§ Text segment:
※ ※ ※
This is great - thank you very much for being receptive to this feedback, I think that these experiments serve as a great reference and really support your claim!
I increased my score to 8!
The paper proposes a 3D reconstruction method that focuses on shape and pose predictions given a sparse set of un-posed input images. The proposed method consists of two major components: 1) a transformer that aggregates DINO-based image tokens from multi-view images and 2) a DSAC-fashion pose estimator that predicts 3D points coordinates from aggregated features followed by a differentiable PnP refinement. While aggregating multi-view features, the transformer also enables shape reconstruction by predicting NeRF parameters in terms of Triplane features.
优点
- The paper is generally well written and easy to follow.
- The method looks convincing and the paper is addressing a critical challenge in this field.
- The anonymous website provides extra demos.
缺点
- In Figure 3 and Figure 4, I am confused about why the results are comparing input images with their predictions? Shouldn’t it be comparing GT novel view images with rendered novel views, as in Figure 5? Given input images, it’s not surprising that the reconstruction of input images should be almost perfect right?
- The first issue leads to further confusion when reading Figure 4. I am not sure I understand correctly, but it seems like pose prediction makes limited difference.
- Missing related works. Section 3.3 is about pose predictions and PnP. This approach is closely related to the line of work in scene coordinate regression [a][b], which is not mentioned at all in the related work section.
Reference
[a] Shotton, Jamie, Ben Glocker, Christopher Zach, Shahram Izadi, Antonio Criminisi, and Andrew Fitzgibbon. "Scene coordinate regression forests for camera relocalization in RGB-D images." In Proceedings of the IEEE conference on computer vision and pattern recognition, pp. 2930-2937. 2013.
[b] Brachmann, Eric, Alexander Krull, Sebastian Nowozin, Jamie Shotton, Frank Michel, Stefan Gumhold, and Carsten Rother. "Dsac-differentiable ransac for camera localization." In Proceedings of the IEEE conference on computer vision and pattern recognition, pp. 6684-6692. 2017.
问题
Refer to points 1 and 2 in the "Weaknesses" section.
While the paper presents a novel idea and convincing quantitative results, these two points create confusions and prevent me from making a definitive evaluation. Once these issues are resolved, I am willing to increase my evaluation to accept.
We thank the reviewer for the valuable feedback. We will add the suggested references ([a],[b]) in a revised draft soon before the rebuttal deadline. Please find our answers to your questions below.
Input-view PSNR: We will include novel-view psnr in a revised draft before the rebuttal deadline. The current input-view PSNR is to show that our predictions (both NeRF and poses) are well-aligned with the input images, as we render our predicted NeRF using our predicted poses; we would like to highlight that we do well in this important objective of matching re-renderings with inputs for joint 3D and pose prediction, while baselines struggle with this goal. We also show extracted geometry in Fig. 3, 4 and interactive NeRF viewers on our project page to demonstrate that we did not cheat by predicting degenerate solutions.
Dear reviewer, please kindly let us know if our response has addressed your concerns. We are happy to answer any of your remaining concerns and questions if you have any. We would also appreciate your response regarding whether you might be willing to raise your score. Thank you!
Dear authors,
Thanks for the detailed response. I don't have further questions about the content, but it seems like there is no revised draft updated at this moment?
※ ※ ※
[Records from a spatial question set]

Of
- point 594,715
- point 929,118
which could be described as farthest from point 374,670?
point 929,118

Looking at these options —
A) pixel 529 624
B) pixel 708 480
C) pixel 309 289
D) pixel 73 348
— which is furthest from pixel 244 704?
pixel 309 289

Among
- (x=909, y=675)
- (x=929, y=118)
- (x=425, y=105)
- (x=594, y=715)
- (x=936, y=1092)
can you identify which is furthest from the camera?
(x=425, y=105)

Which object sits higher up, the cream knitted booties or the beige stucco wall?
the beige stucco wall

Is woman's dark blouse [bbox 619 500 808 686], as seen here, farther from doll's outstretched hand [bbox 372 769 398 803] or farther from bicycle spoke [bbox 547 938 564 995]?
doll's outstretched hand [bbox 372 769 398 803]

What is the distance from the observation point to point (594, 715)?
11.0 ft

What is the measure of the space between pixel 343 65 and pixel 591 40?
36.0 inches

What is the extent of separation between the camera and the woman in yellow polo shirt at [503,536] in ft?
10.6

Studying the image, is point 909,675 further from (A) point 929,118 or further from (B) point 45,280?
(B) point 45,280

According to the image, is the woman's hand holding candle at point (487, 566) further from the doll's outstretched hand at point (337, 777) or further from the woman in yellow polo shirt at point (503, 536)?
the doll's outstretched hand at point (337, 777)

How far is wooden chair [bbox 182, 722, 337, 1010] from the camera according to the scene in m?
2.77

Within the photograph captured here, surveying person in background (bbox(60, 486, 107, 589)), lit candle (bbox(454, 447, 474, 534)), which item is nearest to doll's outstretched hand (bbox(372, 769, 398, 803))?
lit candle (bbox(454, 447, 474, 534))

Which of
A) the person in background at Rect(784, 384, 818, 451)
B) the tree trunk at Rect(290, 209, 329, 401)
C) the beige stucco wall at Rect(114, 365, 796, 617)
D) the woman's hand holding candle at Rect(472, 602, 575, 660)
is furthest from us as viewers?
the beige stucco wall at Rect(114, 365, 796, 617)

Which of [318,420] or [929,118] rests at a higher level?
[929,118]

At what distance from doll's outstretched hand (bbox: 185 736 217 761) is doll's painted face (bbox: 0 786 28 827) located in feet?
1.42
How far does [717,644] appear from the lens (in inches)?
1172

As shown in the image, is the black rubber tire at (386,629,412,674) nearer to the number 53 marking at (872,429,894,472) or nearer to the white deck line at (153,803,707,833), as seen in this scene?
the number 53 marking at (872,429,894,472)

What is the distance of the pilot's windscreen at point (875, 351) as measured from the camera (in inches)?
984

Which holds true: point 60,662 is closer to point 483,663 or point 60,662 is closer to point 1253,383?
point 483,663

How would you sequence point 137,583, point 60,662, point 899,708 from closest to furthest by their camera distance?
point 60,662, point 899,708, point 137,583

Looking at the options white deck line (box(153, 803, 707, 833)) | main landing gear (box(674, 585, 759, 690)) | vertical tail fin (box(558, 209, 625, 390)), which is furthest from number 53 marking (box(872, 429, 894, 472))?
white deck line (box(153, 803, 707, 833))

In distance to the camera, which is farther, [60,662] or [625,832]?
※ ※ ※
§ What to work on:
1 > Repeat the review thread word for word, from "- The method" to "makes limited difference.".
2 > Write what comes next in the review thread, picking up after its last sentence.

§ Outputs for the tasks:
1 >
- The method looks convincing and the paper is addressing a critical challenge in this field.
- The anonymous website provides extra demos.
缺点
- In Figure 3 and Figure 4, I am confused about why the results are comparing input images with their predictions? Shouldn’t it be comparing GT novel view images with rendered novel views, as in Figure 5? Given input images, it’s not surprising that the reconstruction of input images should be almost perfect right?
- The first issue leads to further confusion when reading Figure 4. I am not sure I understand correctly, but it seems like pose prediction makes limited difference.

2 >
Best, T3us
Dear reviewer, thank you for your reminder. We have updated (in-place) the abstract, introduction, related work, conclusion sections. We have added citations to the suggested references. For the experiment section, we did not modify it in-place because our modifications will change the figure/table numbers, hence increasing the reading difficulty for the reviewers. Instead, we put the updated experiment section in Appendix B. We plan to integrate it upon acceptance. We are also happy to integrate it now, if the reviewers don’t think this increases reading burden. You can find our novel-view PSNR in Tab. 14 and our novel-view renderings (along with ground-truth) in Fig. 9.
Thanks for updating the draft with the new tables and figures. These results have largely addressed my concerns. I have updated my rating to accept.
This paper proposes a method to reconstruct 3d models from unposed sparse-view images. To enable this goal, the authors use a single-stream transformer to simultaneously process image patch tokens and nerf tokens, resulting in a simultaneously estimation of triplane-nerf and camera poses. The estimation of camera poses utilizes predicted per-view coarse geometry and differentiable pnp. This method shows strong cross-dataset generalization ability and outperforms baselines on various datasets.
优点
- The authors conducted rich experiments to prove the effectiveness of their method.
- Reconstructing 3d models from sparse-view images is an important topic in the AIGC era.
- Employing differentiable pnp into nerf reconstruction is a good idea to handle camera pose uncentainty.
缺点
The authors mainly handled the cases of 2-4 views (e.g. Figure 1). Is there any criteria for the authors to select image views? It seems that the tested camera views have suitable (or informative) relative angles (about 30 degrees to about 120 degrees). What would happen if extreme/degenerated views are provided (e.g. the front and back views that are parallel, or views with small angles, or views with translational displacement only)? I think explaing this would make the study stronger.
问题
No further questions. I think the paper provides enough details.
We thank the reviewer for the positive feedback about our empirical evaluation, technical soundness, and potential impact on the 3D generative AI. We address your questions below.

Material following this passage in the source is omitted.